I just want to say that all the other “talk” that you mention is all there for a reason. They have a lot of tips that are helpful even when you are starting a new community site from scratch – and they do already deal with exactly some of the challenges that you mention here.
There are a couple of things:
- content is king
- try to model behaviour that you want to see — actively engage with anyone who posts on your site
- it takes time for people to form a habit to regularly check your site
The best resources are these blog posts especially:
Content is king & Model the behaviour you want to see
Discourse encourages you to launch with a few topics and posts (I think around 5 topics and 30 posts)
Aside from videos — which do sound informative but can take longer to watch — there also has to be replies and posts which people can respond to.
If you have other 1-3 contacts who are also interested in the same things you are for your site, it might be helpful to invite them to your site. So they can also make posts and have conversations with each other on the site, which encourages others to do the same, rather than it just being a video commenting site.
You can see more tips here from the first blog post:
Build some interesting discussions to launch with
- What comes up often in your internal emails? Are there common themes that tend to come up again and again with your fans, customers, users, patrons, teammates, coworkers, subscribers? Try moving those discussions out of private email silos into your public (or private) discussion area.
- If you find an interesting article on the web you want to discuss, quickly start a new topic by pasting a link into the topic title. Try it!
- Have some open-ended getting to know you topics for people to share their opinions, experiences, stories, or pictures. An “introduce yourself” topic is always fun, and you should go first!
- Where have you seen interesting, thoughtful discussions recently? Can you bring the spirit of those discussions to your site? Imagine what a model user you would love to see on your site would do – and then try doing that yourself. Invite friends or coworkers to post example topics and reply to them so visitors can browse the existing conversations to discover what your community is about.
- Send personal invitations to your staff, power users, or friends, to log in early and reply to your initial topics to generate activity. Send one-click email invites via your Discourse invite page (it’s on your user profile page). You can also send bulk invites to many email addresses at once.
- Generously like any and every post you enjoy! What type of content gets liked is a major part of your community’s culture. Set an example by frequently liking posts in the early days of your forum. Seeing liked posts also encourages people to reciprocate in kind, and come back for more.
- Actively seek the help of power users and early adopters in your community. There’s a built in feedback category titled “site feedback” for discussing organization and governance. Let your most avid users have a say in what your community does, how the site works, and what your community becomes.
It takes time to form a habit
You mention “irrational resistance”
It takes time for people to adjust when moving from their existing sources of information and any other platforms they use frequently. People have talked about it extensively around here – whether the popular software of the day is Facebook, Twitter, Discord or you name it:
Also another part is the “empty restaurant” effect where if a site looks empty, new people won’t want to join.
From the second blog post:
I often describe Discourse as an interesting dinner party.
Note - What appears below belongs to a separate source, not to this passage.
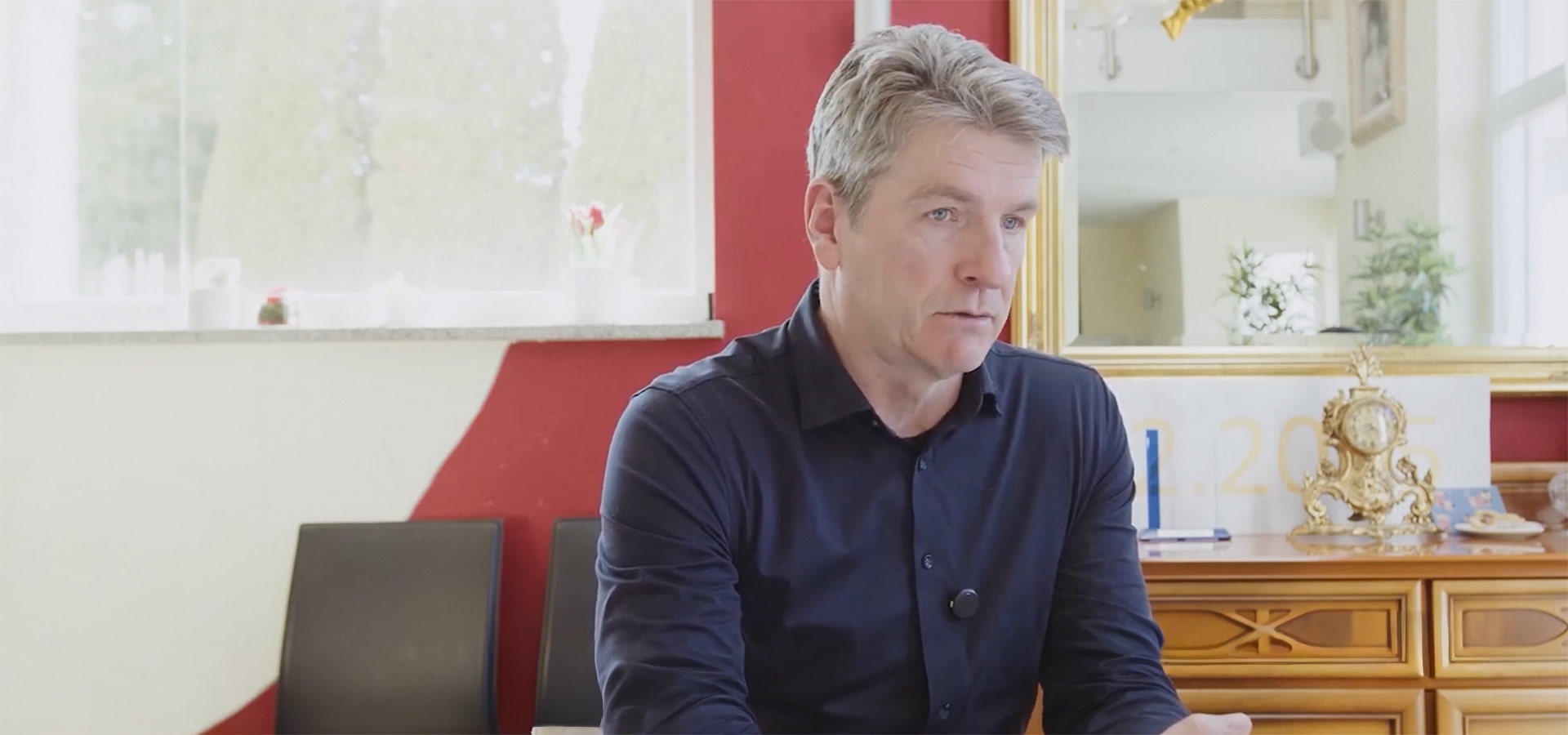 EcoFlow-Ocean-solar-battery-user-cases-4-Kummetz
Think of categories as rooms, topics as tables, replies as conversations. Your goal, as the dinner party organizer, is to found your own successful restaurant with Discourse, a place where the entertaining dinner party never stops.
The worst thing you can do is open with a blank site. That’s like trying to get people to sit down at an empty restaurant!
To combat that:
Those initial topics are critical:
- To further explain what your community is. The topics you see on the front page right now? These are the kinds of conversations that happen here. This is what we tend to generally talk about. This is what our community is.
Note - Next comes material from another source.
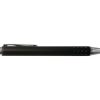 Metal Pen Metal Pen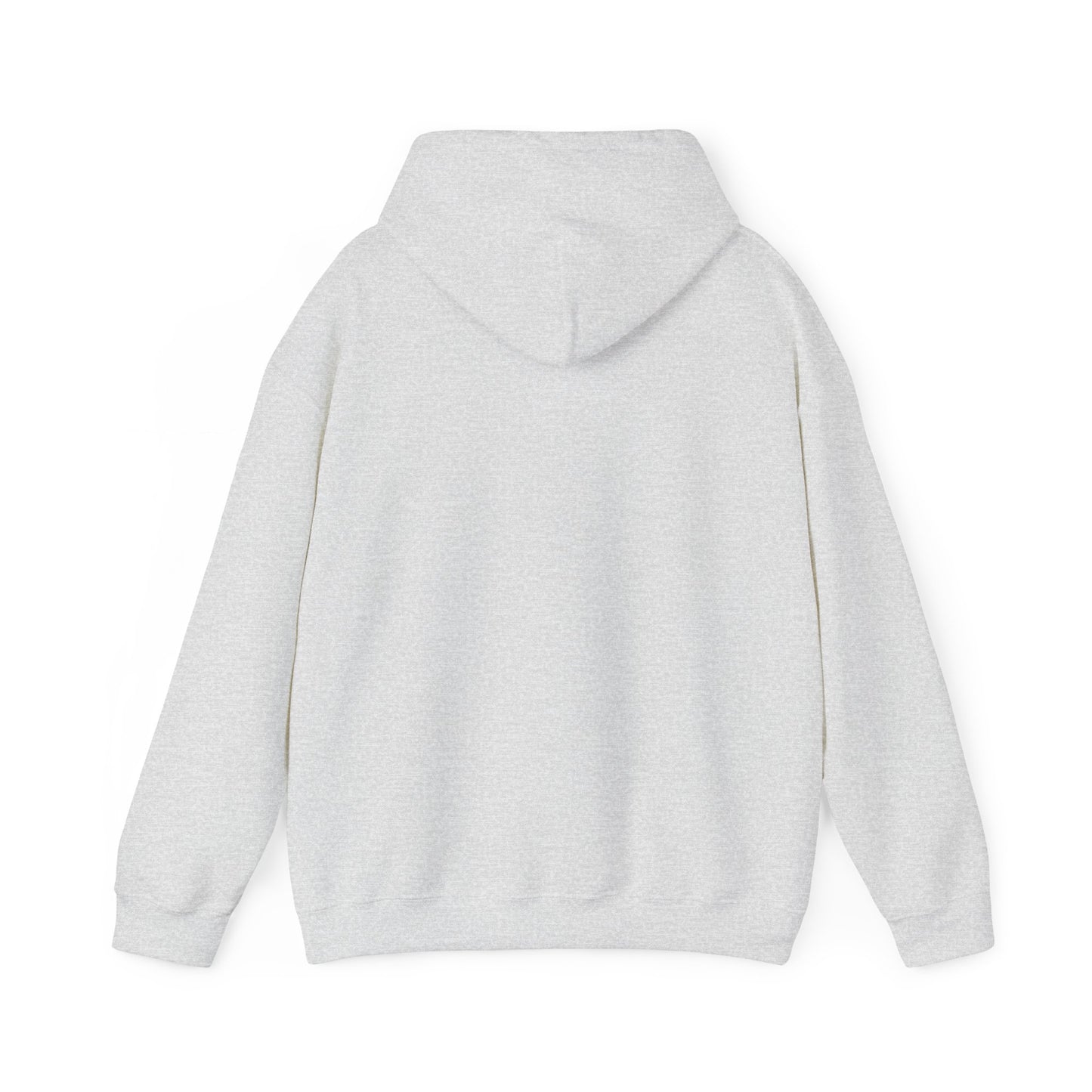 Ranger 4 Hooded Sweatshirt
- To provide examples of the sort of content you want. To let everyone know that yes, topics like these are welcome on our site. Create more discussions like these!
- To invite participation. Have some getting to know you topics for people to share about themselves, and some topics that are open ended and encourage replying with opinions, stories, or pictures.
Recruit friends, recruit colleagues, recruit power users, do whatever it takes to build out an initial solid base of content. Send out invites! You can’t launch your community without it.
Who’s here?
Leadership comes from the top. The presence of staff speaks volumes about whether your community is alive and thriving. Don’t just say you believe in this community, demonstrate that through your personal participation and enthusiasm. Lead by example. Reply to questions people have, help your community learn the ropes, gently guide and shape the community as you go.
If you are lucky enough to have celebrities on your staff, or in your community, take advantage of that! When someone notable – the owner, the sponsor, the founders, the developers, the artist, the author, the MVP – pops in and responds, that is a huge draw. It says this community is important because it’s on the radar of cool, interesting, busy people too! Even a little participation by celebrities goes a long way, so try to schedule that.
Half of any community is showing up regularly. There’s no substitute for simply being there, each day, every day. Welcome and respond to new users as they arrive. Listen to their feedback. Encourage everyone else to do the same over a period of months and soon you’ll have a core of regulars that form the heart of your community – maybe even a few members so engaged they could eventually become community moderators.
Imagine a restaurant with a bustling, visible, helpful staff, where the owner periodically checks in from table to table to make sure everyone is having a good experience. That’s the kind of place that, over time, earns repeat customers … maybe even fans.